Roselaine Silva, yet another heavy-handed Brazilian, faces Mikaela Mayer in the light welterweight final. While chowing down in the cafeteria, Mayer has expressed enthusiasm for her new, higher weight class, and she certainly wears it well. She makes this one look easy, taking a 25-11 win with some good old fashioned boxing behind the jab that would make trainer Al Mitchell proud.

Barbados' Kimberly Gittens got a bye to the 152-pound finals. She turns out to be a reticent southpaw, and Canadian Myriam da Silva makes the fight. Barbados comes on in the fourth, doing some fine headhunting with her lead left to bloody da Silva's nose, but it's not enough to take the 16-8 decision. I'm happy to see the first gold medal for our generous host nation.

Next up is the match we've all been waiting for, the truth test of Claressa Shields. Shields' trainer Jason Crutchfield arrived this morning after a nine-hour drive from Flint, Michigan. He's been prowling around all evening providing entertaining commentary.

"She ain't seen nothing like you, Ress!" he yells as his seventeen-year-old, undefeated protégée climbs through the ropes to face Canada's reigning world champion, Mary Spencer.

It's last night all over again. Spencer has no weapon in her impressive arsenal to counter Shields' blistering speed or her slick defense. There's a touch of ugly in the air as Spencer trash talks Shields and once hits her blatantly on the break. Shields's people don't help; I adore Crutchfield, but he's too negative in his cheering and I can see our hosts taking umbrage. Shields is a world beater now and she and her people will need to cultivate the demeanor of one. A spoonful of sugar makes the medicine go down. The final is 27-14.

Canada's Maude Bergeron is deaf, and it's amazing to see the way trainer Danielle Bouchard dispenses instructions in the corner and mimes them during the rounds.

"We just have to let the referee know," explains the magnanimous Pat Fiacco, President of Boxing Canada. "Because she can't hear the bell and she can't hear when he says break."

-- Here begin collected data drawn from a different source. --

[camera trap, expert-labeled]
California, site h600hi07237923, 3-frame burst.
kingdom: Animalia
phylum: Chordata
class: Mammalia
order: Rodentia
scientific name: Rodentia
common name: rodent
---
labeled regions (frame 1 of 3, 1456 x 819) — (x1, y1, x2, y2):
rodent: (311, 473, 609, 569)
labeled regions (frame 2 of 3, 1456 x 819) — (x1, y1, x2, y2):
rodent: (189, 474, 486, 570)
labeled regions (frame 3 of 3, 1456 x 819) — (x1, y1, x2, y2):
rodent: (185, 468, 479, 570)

Franchon Crews is the better boxer of the two and takes the bout 32-3, but there's no quit in Bergeron. Bravo to Team Canada for giving this fighter access to the sport she loves.

Women heavyweights are always a little funny. Not too many women are in peak condition at 178+ pounds, and the US's Victoria Perez and Brazil's Erika Cabrera are no exception. Both look tired after about 30 seconds. The mood of the crowd lightens considerably.

"Even Claudio thinks it's funny," Igor says later, referring to Brazil's head coach. "He was biting his towel the whole fight."

Kidding aside, it takes tremendous courage to get in the ring as a heavyweight. You're taking punches that have twice the weight behind them, but it's not like your skull is twice as thick.

I love the vibe of the Brazilian, who has blonde braids, a mischievous grin, and is as wide as she is tall. She dances in the corner while we wait for the final score, which sees her winning 14-3. I've heard that Cabrera came from a very abusive background and that the fight game saved her.

Teddy Atlas says boxing makes us better people. It certainly did that for me. It did that for the identical twins from St. Lucia, too. Each lost her first bout by stoppage, and they were far more lovable in loss than they had been before the tournament began.

"You cannot underestimate your opponent," said True.

"We were in deep water out there," said Noble. "We were at the top of the mountain, and that's where the eagles are flying."

The Paradise twins wanted me to tell any St. Lucians out there that they did their best, that they did not intend to shame their country, and that their hearts are pure.

"St. Lucia is such a beautiful country," True told me.

Noble said, "It's small but it's not the size of a thing that matters, it's the inner quality. I'd rather have a small box with a diamond ring than a big one that is empty inside."